Studio album by Sayuri
- Released: August 10, 2022
- Genres: J-pop, rock
- Length: 49:54
- Label: Ariola Japan
- Producers: Eiji Nishikara, Ryo Kato

Sayuri chronology
| Me (2020) | Sanketsu Shōjo (2022) |  |

Singles from Sanketsu Shōjo
- "Tsuki to Hanataba" Released: February 28, 2018; "Reimei" Released: December 5, 2018; "Kōkai no Uta" Released: November 27, 2019; "Sekai no Himitsu" Released: September 8, 2021; "Hana no Tō" Released: July 3, 2022;

= Sanketsu Shōjo =

Sanketsu Shōjo (酸欠少女, Hypoxia Girl) is the second and final studio album by Japanese singer-songwriter Sayuri. It was released on August 10, 2022, five years after her previous album, Mikazuki no Koukai. It was Sayuri’s final album released during her lifetime, before her death in 2024.

Several songs featured on this album have been used as opening or ending themes for anime productions.

== Background and production ==
On June 10, 2022, the release of Sayuri's sophomore album was announced for August 10 of the same year under the title Sanketsu Shōjo. The album's tracklist was revealed two weeks after its initial release announcement. Her singles "Tsuki no Hanabata", "Kōkai no Uta" and "Sekai no Himitsu", which were officially released between 2018 and 2022 are featured on the album. Several songs featured on the album have been used for anime productions such as Edens Zero, My Hero Academia, Sing "Yesterday" for Me and Lycoris Recoil. Another song on the album is "Reimei", which was co-produced with Japanese pop punk band My First Story. The co-produced song served as the opening theme song for the second season of the anime television series Golden Kamuy.

All songs except for "Reimei" were written and composed by Sayuri while Shō Tsuchiya and Hiro were cited as co-authors on "Reimei". The album was mastered by Mitsuyasu Abe at Sony Music Studios.

== Releases ==
In November 2017, it was revealed that Sayuri's song "Tsuki to Hanataba" would be used as ending theme song for the anime series Fate/Extra Last Encore. The song was released as a physical single on February 28 the following year. In August 2018, during her appearance at Rock in Japan festival Sayuri announced that the song "Reimei", which was co-created with Japanese rock band My First Story would receive a physical release. In November 2019, Sayuri released the song "Kōkai no Uta", which serves as ending theme song for the fourth season of My Hero Academia anime series.

## Recorded information
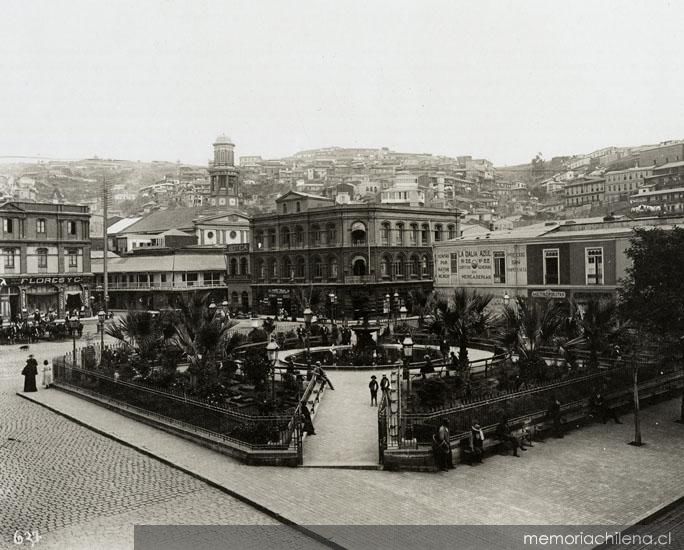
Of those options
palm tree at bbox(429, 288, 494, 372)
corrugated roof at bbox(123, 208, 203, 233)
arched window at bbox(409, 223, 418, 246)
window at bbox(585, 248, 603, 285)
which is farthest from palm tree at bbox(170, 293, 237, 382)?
corrugated roof at bbox(123, 208, 203, 233)

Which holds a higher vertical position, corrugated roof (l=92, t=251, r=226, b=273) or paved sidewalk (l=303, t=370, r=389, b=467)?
corrugated roof (l=92, t=251, r=226, b=273)

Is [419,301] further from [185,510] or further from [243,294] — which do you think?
[185,510]

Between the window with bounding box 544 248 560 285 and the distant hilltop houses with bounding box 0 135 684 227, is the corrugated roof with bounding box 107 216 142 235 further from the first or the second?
the window with bounding box 544 248 560 285

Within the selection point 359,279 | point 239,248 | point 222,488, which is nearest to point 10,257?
point 239,248

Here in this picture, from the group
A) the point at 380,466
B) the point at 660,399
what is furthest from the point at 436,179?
the point at 380,466

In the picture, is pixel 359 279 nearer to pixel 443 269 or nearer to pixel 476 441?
pixel 443 269

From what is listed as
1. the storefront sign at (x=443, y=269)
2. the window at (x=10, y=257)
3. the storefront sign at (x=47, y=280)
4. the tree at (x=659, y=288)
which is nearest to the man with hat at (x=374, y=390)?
the tree at (x=659, y=288)

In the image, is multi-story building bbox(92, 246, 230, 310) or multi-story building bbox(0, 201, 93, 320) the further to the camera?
multi-story building bbox(92, 246, 230, 310)

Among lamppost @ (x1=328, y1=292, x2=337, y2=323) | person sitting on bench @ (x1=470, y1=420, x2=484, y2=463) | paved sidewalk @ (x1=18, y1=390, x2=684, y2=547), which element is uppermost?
lamppost @ (x1=328, y1=292, x2=337, y2=323)

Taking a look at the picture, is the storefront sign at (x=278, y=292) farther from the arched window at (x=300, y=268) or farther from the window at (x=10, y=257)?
the window at (x=10, y=257)
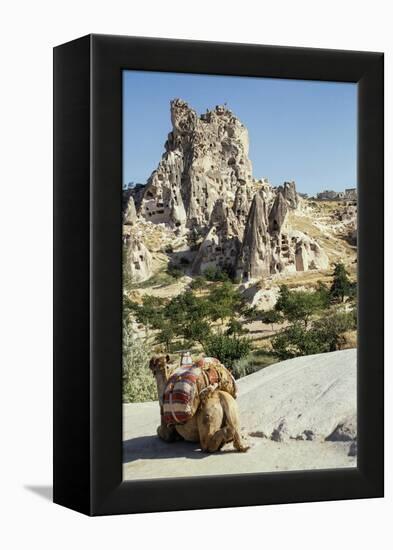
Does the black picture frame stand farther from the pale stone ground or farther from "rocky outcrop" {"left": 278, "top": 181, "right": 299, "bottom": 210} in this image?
"rocky outcrop" {"left": 278, "top": 181, "right": 299, "bottom": 210}

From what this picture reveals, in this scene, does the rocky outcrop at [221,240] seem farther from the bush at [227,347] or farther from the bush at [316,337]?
the bush at [316,337]

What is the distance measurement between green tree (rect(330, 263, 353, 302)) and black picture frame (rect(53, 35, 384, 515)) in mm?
135

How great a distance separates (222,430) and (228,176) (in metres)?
2.01

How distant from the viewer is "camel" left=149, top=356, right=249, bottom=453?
A: 1174cm

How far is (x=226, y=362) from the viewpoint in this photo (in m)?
12.0

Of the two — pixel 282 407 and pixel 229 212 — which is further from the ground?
pixel 229 212

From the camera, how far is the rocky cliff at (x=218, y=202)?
1177 centimetres

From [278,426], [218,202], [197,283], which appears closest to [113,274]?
[197,283]

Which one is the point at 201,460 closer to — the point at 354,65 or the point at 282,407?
the point at 282,407

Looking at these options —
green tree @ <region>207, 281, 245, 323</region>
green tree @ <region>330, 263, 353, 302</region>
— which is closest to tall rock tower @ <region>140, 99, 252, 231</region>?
green tree @ <region>207, 281, 245, 323</region>

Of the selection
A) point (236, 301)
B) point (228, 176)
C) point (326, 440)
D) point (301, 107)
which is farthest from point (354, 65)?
point (326, 440)

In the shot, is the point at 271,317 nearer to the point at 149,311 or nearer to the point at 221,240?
the point at 221,240

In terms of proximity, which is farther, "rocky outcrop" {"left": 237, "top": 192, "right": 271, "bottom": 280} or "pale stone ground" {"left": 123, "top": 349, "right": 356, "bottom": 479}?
"rocky outcrop" {"left": 237, "top": 192, "right": 271, "bottom": 280}

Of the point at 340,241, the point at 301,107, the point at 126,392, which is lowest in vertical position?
the point at 126,392
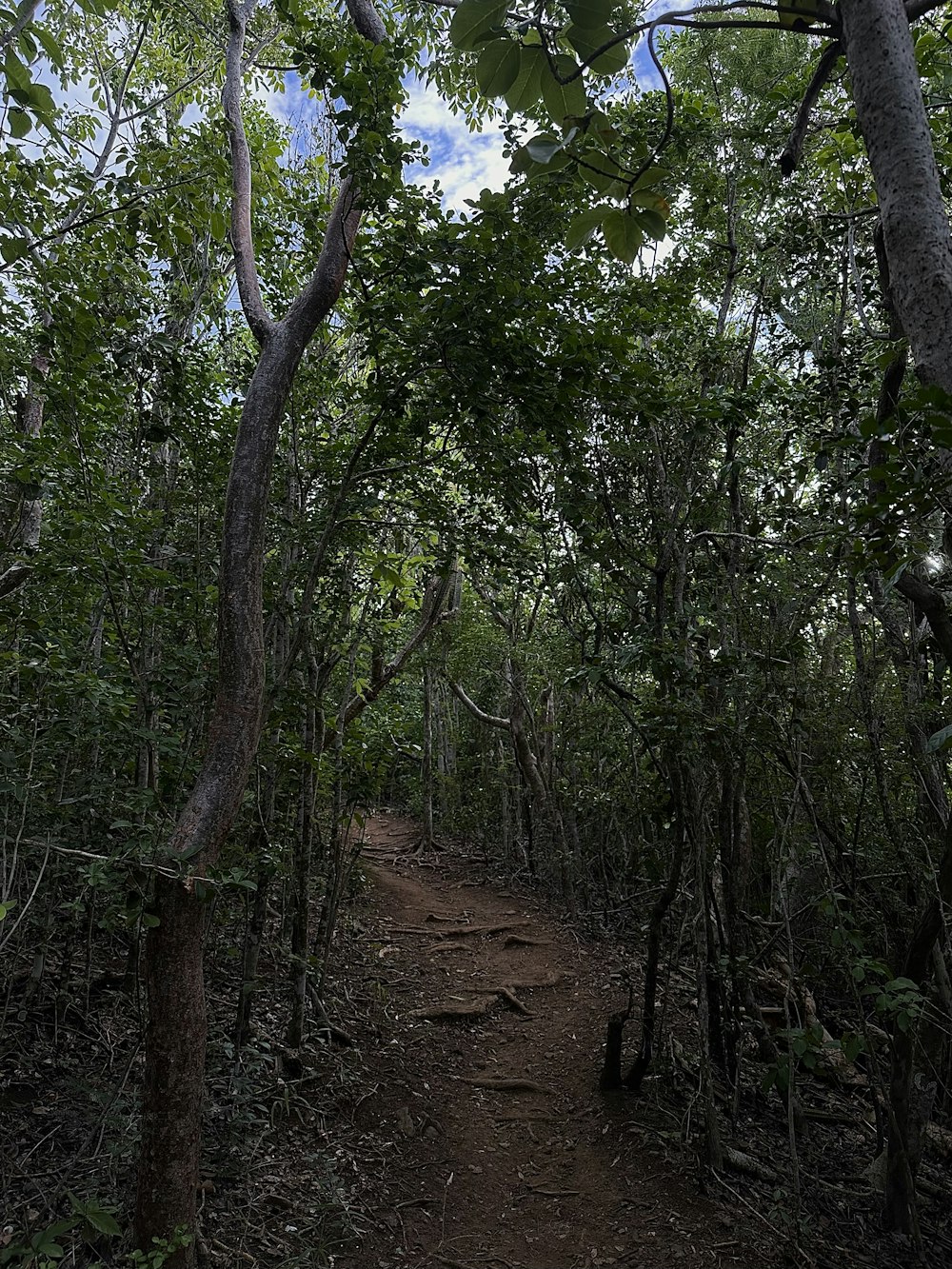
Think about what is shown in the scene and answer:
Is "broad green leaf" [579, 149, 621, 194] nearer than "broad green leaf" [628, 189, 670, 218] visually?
Yes

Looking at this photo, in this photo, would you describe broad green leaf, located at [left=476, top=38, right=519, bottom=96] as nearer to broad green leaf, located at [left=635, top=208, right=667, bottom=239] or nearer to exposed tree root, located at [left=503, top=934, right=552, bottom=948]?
broad green leaf, located at [left=635, top=208, right=667, bottom=239]

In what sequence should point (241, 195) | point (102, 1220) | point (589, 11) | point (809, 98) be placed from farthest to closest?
point (241, 195) → point (102, 1220) → point (809, 98) → point (589, 11)

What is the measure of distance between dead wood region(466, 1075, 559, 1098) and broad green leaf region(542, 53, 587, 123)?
600 cm

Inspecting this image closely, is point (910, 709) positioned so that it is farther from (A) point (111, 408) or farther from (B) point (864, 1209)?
(A) point (111, 408)

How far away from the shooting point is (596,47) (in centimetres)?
105

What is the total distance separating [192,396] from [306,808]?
107 inches

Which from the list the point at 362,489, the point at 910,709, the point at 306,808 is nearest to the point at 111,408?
the point at 362,489

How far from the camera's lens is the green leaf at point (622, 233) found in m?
1.17

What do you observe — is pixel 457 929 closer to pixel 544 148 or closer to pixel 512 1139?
pixel 512 1139

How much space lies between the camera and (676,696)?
4.23m

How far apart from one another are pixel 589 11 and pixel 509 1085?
6244mm

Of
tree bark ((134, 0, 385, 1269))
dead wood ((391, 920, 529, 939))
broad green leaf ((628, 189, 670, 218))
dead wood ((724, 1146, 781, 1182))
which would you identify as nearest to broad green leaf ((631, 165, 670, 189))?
broad green leaf ((628, 189, 670, 218))

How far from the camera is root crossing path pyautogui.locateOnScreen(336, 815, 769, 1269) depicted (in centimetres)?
395

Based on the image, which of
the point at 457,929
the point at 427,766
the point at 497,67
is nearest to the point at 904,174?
the point at 497,67
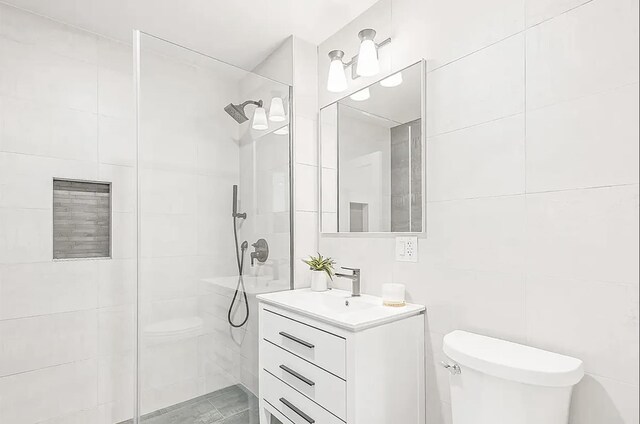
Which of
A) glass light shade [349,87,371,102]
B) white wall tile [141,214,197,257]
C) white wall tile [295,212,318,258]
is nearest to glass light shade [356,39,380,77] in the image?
glass light shade [349,87,371,102]

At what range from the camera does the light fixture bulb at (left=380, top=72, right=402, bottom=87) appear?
1734 mm

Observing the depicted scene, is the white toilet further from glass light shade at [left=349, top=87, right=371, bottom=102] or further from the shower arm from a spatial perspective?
the shower arm

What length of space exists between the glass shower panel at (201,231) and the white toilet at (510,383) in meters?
1.14

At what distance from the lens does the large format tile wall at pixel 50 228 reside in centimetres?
188

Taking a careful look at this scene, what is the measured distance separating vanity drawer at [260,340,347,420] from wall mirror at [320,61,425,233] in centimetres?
75

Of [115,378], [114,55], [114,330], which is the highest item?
[114,55]

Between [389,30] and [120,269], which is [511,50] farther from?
[120,269]

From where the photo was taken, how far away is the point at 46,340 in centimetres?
196

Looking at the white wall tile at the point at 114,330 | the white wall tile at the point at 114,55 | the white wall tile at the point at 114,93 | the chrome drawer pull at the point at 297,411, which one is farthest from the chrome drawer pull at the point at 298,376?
the white wall tile at the point at 114,55

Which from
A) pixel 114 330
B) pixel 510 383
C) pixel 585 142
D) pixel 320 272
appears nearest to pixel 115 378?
pixel 114 330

## What to do
1 – Print the passage of the Sanketsu Shōjo article from "Sayuri chronology" up to and including "for anime productions.".
2 – Carry on the Sanketsu Shōjo article from the point where it stops.
The listing has no connection to the Sanketsu Shōjo article.

## Outputs in order
1 –
Sayuri chronology
| Me (2020) | Sanketsu Shōjo (2022) |  |

Singles from Sanketsu Shōjo
- "Tsuki to Hanataba" Released: February 28, 2018; "Reimei" Released: December 5, 2018; "Kōkai no Uta" Released: November 27, 2019; "Sekai no Himitsu" Released: September 8, 2021; "Hana no Tō" Released: July 3, 2022;

= Sanketsu Shōjo =

Sanketsu Shōjo (酸欠少女, Hypoxia Girl) is the second and final studio album by Japanese singer-songwriter Sayuri. It was released on August 10, 2022, five years after her previous album, Mikazuki no Koukai. It was Sayuri’s final album released during her lifetime, before her death in 2024.

Several songs featured on this album have been used as opening or ending themes for anime productions.

2 –
In April 2020, a music video for the song "Nejiko" was released. The song was featured in a television commercial for Asahi Foods company. The song received a digital single release. In the beginning of 2021, the track "Kamisama" was officially released and used as opening theme for the dorama series Tokyo Kaiki Zake. In September 2021, Sayuri released her song "Sekai no Himitsu". The song served as ending theme song for the anime series Edens Zero.

The album itself was officially announced for an August 10, 2022 release date on June 10, 2022. The album features all singles released between 2018 and 2021 as well as the song "Hana no Tō", which was used as ending theme song for the original anime series Lycoris Recoil. The song was released on streaming platforms on July 3, 2022.

== Commercial performance ==
Sanketsu Shōjo peaked at no. 13 on the Japanese Albums Chart published by Oricon and stayed on the chart for 16 weeks in total. On the Japanese Hot Albums Chart published by Billboard Japan, the album peaked at no. 8 and stayed for a total of ten weeks on the chart.

Her single "Hana no Tō" received a nomination for Ending Theme Song of the Year at the ninth installment of the Anime Trending Awards and was voted into sixth place. "Hana no Tō" won the audience award category and Grand Prix at the Anime Song Awards. The song has been certified Gold by the Recording Industry Association of Japan (RIAJ) for 100,000 digital copies sold and 50 million on-demand streams.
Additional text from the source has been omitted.